It is not as a literary man proper that I have spoken of Raleigh; the poems that he wrote were very few, nor were they overfine; but they did have the glimmer in them of his great courage and of his clear thought. They were never collected in book shape in his own day, nor, indeed, till long after he had gone: they were only occasional pieces,[2] coming to the light fitfully under stress of mind—a trail of fire-sparks, as we may say, flying off from under the trip-hammer of royal wrath or of desperate fortunes.
Even his History was due to his captivity; his enthusiasms, when he lived them in freedom, were too sharp and quick for words.

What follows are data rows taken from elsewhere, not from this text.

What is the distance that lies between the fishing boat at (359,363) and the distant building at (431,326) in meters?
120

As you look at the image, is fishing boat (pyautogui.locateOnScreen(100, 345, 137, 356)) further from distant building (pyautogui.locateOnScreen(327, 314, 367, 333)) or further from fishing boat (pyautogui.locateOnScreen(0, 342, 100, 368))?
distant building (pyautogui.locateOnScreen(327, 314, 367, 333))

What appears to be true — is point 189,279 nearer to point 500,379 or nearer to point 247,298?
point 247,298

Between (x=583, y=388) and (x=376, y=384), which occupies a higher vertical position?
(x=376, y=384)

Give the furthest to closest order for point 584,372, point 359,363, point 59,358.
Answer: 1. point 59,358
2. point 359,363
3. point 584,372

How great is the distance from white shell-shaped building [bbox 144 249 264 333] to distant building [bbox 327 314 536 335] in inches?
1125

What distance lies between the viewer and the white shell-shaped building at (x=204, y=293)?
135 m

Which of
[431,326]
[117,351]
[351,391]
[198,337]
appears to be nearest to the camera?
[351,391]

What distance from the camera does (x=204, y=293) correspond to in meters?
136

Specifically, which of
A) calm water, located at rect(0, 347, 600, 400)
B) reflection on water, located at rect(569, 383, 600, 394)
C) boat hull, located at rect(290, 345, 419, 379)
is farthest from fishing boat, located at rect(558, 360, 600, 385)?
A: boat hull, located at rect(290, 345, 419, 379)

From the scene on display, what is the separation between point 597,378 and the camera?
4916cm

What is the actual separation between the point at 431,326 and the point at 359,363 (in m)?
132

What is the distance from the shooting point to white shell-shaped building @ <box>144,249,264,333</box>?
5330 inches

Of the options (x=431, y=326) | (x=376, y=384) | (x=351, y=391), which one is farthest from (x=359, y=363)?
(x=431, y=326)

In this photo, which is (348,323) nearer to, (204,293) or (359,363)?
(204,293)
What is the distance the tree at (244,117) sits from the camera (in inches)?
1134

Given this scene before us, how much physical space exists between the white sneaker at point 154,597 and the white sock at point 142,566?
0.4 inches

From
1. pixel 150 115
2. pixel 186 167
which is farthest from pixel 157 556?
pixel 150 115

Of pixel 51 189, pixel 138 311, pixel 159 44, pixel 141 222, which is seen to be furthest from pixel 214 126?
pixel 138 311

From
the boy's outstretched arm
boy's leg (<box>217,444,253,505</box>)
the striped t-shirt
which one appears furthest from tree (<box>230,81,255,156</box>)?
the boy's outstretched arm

They spent themselves in the blaze of battles—in breasting stormy seas that washed shores where southern cypresses grew, and golden promises opened with every sunrise.
And when I consider his busy and brilliant and perturbed life, with its wonderful adventures, its strange friendships, its toils, its quiet hours with Spenser upon the Mulla shore, its other hours amidst the jungles of the Orinoco, its lawless gallantries in the court of Elizabeth, its booty snatched from Spanish galleons he has set ablaze, its perils, its long captivities—it is the life itself that seems to me a great Elizabethan epic, with all its fires, its mated couples of rhythmic sentiment, its poetic splendors, its shortened beat and broken pauses and blind turns, and its noble climacteric in a bloody death that is without shame and full of the largest pathos.
When you read Charles Kingsley’s story of Westward, Ho! (which you surely should read, as well as such other matter as the same author has written relating to Raleigh) you will get a live glimpse of this noble knight of letters, and of those other brave and adventurous sailors of Devonshire, who in those times took the keels of Plymouth over great wastes of water. Kingsley writes of the heroes of his native Devon, in the true Elizabethan humor—putting fiery love and life into his writing; the roar of Atlantic gales breaks into his pages, and they show, up and down, splashes of storm-driven brine.